* _DIRECTION_
Locate the line containing "Do you know which of" in the data below. Reproduce it and every following line up to the end, exactly as given.
--------------------
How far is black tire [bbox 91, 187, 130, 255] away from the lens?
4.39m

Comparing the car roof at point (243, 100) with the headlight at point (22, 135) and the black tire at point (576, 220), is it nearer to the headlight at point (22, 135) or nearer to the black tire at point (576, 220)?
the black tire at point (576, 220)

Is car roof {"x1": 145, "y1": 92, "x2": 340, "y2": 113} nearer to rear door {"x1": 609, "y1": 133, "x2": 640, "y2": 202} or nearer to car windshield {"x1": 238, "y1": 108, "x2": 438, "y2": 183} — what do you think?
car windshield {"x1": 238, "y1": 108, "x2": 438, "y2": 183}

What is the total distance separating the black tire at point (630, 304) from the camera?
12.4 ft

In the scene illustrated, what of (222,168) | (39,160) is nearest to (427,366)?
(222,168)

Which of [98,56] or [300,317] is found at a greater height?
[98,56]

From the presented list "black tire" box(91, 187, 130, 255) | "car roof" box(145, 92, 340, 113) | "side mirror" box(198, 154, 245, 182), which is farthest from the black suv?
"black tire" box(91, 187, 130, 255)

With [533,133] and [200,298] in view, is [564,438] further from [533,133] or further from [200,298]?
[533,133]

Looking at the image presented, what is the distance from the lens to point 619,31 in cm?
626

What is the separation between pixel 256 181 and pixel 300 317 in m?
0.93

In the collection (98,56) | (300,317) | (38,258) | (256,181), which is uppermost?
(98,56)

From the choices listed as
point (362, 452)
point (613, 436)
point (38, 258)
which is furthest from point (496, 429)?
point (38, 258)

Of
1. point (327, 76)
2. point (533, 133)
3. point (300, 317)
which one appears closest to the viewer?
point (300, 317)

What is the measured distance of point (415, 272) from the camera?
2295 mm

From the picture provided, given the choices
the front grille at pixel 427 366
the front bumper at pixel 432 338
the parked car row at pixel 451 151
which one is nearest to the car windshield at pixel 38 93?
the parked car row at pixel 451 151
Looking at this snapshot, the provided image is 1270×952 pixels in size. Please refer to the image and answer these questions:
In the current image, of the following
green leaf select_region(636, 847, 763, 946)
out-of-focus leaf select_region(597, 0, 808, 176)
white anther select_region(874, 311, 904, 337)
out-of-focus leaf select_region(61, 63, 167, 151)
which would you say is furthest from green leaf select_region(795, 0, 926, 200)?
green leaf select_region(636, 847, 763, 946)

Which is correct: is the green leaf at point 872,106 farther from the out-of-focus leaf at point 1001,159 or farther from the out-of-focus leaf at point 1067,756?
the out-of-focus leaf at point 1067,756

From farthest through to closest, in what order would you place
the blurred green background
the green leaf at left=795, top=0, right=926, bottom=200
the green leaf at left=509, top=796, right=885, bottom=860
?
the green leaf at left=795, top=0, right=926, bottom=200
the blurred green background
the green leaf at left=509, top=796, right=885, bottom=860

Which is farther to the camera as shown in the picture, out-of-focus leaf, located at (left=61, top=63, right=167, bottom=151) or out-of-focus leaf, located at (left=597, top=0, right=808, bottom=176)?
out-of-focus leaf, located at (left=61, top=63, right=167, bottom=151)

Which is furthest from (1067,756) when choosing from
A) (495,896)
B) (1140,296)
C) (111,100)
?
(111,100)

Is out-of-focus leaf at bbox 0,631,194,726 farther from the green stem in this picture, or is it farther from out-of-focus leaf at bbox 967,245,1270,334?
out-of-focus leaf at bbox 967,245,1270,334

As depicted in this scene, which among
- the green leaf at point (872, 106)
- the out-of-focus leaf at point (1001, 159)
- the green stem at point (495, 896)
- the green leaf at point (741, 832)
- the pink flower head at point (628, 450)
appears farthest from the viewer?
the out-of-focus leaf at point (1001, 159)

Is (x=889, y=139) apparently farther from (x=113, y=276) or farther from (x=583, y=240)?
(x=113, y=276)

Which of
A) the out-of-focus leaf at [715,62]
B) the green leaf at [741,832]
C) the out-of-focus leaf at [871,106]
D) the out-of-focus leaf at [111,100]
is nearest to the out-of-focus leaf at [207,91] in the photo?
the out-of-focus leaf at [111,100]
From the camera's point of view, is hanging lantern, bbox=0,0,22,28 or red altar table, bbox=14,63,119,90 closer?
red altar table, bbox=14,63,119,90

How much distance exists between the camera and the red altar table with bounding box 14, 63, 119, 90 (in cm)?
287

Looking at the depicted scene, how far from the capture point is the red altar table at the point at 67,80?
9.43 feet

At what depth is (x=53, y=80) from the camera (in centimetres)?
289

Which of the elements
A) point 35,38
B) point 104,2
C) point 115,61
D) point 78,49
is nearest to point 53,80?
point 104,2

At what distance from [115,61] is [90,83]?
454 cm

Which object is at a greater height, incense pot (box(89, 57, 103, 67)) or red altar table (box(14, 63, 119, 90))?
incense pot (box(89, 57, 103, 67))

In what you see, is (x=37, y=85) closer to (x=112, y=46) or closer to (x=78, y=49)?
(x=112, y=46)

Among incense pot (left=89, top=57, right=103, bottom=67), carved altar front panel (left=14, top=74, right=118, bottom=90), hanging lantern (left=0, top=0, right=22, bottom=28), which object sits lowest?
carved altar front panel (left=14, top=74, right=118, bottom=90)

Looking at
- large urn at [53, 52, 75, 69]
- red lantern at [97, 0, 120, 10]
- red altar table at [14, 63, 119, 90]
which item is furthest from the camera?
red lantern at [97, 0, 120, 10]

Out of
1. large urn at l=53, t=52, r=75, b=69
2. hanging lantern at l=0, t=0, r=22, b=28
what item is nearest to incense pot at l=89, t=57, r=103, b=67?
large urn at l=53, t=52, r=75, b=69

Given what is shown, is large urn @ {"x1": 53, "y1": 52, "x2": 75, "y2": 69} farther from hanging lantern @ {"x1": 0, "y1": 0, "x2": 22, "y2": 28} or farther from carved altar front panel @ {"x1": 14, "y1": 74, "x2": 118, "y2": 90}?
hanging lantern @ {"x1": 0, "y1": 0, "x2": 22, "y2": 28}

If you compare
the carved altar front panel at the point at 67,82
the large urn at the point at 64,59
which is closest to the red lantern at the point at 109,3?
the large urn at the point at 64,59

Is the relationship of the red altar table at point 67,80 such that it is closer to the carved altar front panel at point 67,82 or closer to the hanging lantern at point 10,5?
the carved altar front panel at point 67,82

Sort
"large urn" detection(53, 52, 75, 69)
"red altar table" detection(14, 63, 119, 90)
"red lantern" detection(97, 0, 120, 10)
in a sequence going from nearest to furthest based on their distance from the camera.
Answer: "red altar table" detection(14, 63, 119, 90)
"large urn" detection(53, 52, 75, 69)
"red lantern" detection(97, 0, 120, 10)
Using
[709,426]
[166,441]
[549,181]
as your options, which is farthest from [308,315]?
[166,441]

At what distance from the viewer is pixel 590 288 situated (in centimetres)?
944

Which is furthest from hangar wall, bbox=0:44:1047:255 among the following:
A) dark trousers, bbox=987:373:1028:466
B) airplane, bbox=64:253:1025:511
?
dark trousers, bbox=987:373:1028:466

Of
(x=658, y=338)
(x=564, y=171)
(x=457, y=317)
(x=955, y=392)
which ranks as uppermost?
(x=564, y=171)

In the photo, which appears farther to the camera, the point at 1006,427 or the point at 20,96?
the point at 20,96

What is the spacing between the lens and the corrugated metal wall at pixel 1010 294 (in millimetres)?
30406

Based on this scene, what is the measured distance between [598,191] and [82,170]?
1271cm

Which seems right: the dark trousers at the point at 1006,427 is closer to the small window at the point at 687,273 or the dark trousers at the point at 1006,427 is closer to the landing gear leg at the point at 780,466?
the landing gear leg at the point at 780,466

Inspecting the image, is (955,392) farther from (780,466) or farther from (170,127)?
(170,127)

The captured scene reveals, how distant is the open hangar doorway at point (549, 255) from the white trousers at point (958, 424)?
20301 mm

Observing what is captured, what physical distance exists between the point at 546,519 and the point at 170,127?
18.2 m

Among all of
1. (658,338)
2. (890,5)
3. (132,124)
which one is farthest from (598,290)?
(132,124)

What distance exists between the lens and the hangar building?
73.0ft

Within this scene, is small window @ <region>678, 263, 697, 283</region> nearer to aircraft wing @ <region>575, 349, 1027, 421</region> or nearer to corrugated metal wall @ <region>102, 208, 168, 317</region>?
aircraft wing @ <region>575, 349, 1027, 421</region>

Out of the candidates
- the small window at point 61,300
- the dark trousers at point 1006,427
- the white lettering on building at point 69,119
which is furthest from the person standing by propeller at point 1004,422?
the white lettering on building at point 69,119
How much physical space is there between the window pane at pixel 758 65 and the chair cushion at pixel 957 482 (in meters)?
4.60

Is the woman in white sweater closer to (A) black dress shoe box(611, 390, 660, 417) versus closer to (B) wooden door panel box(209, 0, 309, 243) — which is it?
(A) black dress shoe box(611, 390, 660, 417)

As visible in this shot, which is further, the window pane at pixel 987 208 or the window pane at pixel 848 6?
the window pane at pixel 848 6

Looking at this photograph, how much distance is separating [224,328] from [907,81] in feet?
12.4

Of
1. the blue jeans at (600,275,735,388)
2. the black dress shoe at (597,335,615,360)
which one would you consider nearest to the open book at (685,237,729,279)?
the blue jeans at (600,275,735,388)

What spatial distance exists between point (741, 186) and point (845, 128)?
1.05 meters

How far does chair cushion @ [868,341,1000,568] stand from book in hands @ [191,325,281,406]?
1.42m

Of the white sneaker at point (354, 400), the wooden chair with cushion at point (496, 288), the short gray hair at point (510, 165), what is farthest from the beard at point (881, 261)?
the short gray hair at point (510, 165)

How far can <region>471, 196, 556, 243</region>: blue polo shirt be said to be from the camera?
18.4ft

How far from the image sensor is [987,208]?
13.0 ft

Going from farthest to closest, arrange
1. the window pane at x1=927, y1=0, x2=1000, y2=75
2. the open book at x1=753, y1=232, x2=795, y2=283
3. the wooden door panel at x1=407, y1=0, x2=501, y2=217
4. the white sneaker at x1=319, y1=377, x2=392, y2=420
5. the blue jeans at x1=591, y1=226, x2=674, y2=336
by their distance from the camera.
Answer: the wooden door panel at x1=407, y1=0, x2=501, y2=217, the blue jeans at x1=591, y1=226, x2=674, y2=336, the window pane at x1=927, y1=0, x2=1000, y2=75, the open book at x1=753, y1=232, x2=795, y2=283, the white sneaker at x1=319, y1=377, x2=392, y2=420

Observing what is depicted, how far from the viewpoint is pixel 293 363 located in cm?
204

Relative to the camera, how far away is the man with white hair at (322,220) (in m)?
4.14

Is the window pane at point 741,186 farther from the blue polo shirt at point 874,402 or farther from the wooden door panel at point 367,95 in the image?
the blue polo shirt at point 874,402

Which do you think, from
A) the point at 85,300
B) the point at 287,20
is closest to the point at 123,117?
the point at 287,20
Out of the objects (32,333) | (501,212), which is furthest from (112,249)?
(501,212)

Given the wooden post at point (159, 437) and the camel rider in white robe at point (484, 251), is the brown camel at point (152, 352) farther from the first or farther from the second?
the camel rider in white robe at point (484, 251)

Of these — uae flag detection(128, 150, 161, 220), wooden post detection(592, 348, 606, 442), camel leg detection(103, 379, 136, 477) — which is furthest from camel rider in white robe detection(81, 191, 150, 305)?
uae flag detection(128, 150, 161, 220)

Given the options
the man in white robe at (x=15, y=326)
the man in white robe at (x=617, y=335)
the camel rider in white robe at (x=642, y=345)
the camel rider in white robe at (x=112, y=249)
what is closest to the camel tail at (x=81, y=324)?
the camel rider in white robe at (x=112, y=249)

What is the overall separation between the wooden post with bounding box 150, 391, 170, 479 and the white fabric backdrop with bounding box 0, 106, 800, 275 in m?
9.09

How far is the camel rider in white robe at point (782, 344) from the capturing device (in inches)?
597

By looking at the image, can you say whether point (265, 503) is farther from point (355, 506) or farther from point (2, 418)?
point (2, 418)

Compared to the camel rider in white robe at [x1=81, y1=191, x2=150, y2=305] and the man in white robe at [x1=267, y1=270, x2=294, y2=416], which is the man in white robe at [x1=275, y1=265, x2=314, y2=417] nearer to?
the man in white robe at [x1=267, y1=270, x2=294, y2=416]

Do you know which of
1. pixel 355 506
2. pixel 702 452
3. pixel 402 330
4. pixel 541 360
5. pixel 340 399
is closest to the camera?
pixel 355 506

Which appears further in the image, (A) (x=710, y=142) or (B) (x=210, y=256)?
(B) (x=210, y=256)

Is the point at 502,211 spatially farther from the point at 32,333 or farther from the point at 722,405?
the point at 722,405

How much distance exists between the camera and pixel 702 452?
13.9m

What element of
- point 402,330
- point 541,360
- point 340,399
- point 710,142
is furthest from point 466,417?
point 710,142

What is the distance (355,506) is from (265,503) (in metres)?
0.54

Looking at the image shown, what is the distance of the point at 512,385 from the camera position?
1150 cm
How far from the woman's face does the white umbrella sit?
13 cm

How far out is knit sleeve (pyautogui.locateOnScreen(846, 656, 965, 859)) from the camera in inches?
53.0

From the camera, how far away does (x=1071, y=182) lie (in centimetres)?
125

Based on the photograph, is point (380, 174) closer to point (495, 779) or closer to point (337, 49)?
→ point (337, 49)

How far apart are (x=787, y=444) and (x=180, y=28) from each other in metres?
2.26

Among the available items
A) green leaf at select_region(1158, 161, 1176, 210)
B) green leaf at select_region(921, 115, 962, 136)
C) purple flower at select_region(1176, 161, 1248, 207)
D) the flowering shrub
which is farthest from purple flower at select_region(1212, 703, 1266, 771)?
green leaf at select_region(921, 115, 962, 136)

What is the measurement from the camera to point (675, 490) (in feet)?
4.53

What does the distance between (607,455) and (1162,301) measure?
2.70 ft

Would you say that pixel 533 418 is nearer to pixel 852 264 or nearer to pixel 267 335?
--------------------
* _THE SOLUTION_
Do you know which of
1. pixel 355 506
2. pixel 702 452
3. pixel 402 330
4. pixel 541 360
5. pixel 340 399
is closest to the camera?
pixel 355 506

Which appears further in the image, (A) (x=710, y=142) or (B) (x=210, y=256)?
(B) (x=210, y=256)

Is the point at 502,211 spatially farther from the point at 32,333 or farther from the point at 722,405?
the point at 722,405

How much distance exists between the camera and pixel 702 452?
13.9m

What element of
- point 402,330
- point 541,360
- point 340,399
- point 710,142
is furthest from point 466,417?
point 710,142

What is the distance (355,506) is from (265,503) (in metres)?
0.54

Looking at the image shown, what is the distance of the point at 512,385 from the camera position?
1150 cm
How far from the woman's face does the white umbrella sit?
13 cm

How far out is knit sleeve (pyautogui.locateOnScreen(846, 656, 965, 859)) from the camera in inches?
53.0

From the camera, how far away does (x=1071, y=182) lie (in centimetres)?
125

Based on the photograph, is point (380, 174) closer to point (495, 779) or closer to point (337, 49)?
→ point (337, 49)

How far apart are (x=787, y=444) and (x=180, y=28) from each other in metres?
2.26

Among the available items
A) green leaf at select_region(1158, 161, 1176, 210)
B) green leaf at select_region(921, 115, 962, 136)
C) purple flower at select_region(1176, 161, 1248, 207)
D) the flowering shrub
which is farthest from purple flower at select_region(1212, 703, 1266, 771)?
green leaf at select_region(921, 115, 962, 136)

What is the measurement from the camera to point (675, 490) (in feet)?
4.53

What does the distance between (607,455) and (1162,301) measure?
2.70 ft

Would you say that pixel 533 418 is nearer to pixel 852 264 or nearer to pixel 267 335?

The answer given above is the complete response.